# [Written problem]
What do the lines from the one containing "How far from" through the end of the entries say? Quote them exactly, and only them.

# [Data provided]
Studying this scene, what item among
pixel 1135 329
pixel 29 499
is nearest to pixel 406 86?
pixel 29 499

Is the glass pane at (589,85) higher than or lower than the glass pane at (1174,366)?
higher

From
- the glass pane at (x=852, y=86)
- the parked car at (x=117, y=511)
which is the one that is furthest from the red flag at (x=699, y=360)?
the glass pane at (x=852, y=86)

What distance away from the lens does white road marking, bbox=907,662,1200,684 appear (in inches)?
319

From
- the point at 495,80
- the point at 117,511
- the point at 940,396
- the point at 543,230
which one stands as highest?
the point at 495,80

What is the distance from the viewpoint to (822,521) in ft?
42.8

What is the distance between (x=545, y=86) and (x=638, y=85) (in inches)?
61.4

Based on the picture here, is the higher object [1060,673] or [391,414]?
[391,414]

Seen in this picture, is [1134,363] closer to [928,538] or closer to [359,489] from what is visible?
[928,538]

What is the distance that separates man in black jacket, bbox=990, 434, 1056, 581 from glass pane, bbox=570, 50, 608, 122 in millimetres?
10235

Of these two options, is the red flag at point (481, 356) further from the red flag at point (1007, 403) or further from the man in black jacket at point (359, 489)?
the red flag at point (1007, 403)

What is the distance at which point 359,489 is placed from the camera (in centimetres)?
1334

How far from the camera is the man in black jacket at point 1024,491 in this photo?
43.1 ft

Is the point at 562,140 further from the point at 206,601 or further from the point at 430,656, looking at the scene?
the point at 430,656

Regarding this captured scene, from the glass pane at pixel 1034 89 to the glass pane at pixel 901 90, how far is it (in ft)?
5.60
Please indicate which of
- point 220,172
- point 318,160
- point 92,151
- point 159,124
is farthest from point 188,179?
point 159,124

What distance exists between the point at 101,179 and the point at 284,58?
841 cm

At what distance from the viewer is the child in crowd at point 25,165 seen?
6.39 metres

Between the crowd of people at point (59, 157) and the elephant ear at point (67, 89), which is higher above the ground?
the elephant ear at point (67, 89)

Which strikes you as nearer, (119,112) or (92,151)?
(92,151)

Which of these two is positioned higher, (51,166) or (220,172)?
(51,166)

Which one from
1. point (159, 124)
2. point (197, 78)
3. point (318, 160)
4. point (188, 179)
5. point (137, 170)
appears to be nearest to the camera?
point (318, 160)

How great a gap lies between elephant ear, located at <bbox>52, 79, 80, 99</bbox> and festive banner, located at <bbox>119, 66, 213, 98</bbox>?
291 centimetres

# [Solution to this task]
How far from the camera is the man in black jacket at point 1024,491 in this photo?
43.1 ft

Is the point at 562,140 further from the point at 206,601 or further from the point at 430,656, looking at the scene?
the point at 430,656

Regarding this captured scene, from the glass pane at pixel 1034 89 to the glass pane at pixel 901 90, how far is it (in ft)?
5.60
Please indicate which of
- point 220,172
- point 318,160
- point 92,151
- point 159,124
is farthest from point 188,179?
point 159,124

What distance exists between the point at 101,179 and the point at 284,58?
841 cm

At what distance from the viewer is the child in crowd at point 25,165 seen?
6.39 metres

Between the crowd of people at point (59, 157) and the elephant ear at point (67, 89), which is higher above the ground?
the elephant ear at point (67, 89)

Which strikes you as nearer, (119,112) or (92,151)?
(92,151)

Which of these two is positioned higher, (51,166) or (220,172)?
(51,166)

Which one from
1. point (159, 124)
2. point (197, 78)
3. point (318, 160)
4. point (188, 179)
5. point (137, 170)
appears to be nearest to the camera?
point (318, 160)

How great a gap lies between elephant ear, located at <bbox>52, 79, 80, 99</bbox> and festive banner, located at <bbox>119, 66, 213, 98</bbox>?
291 centimetres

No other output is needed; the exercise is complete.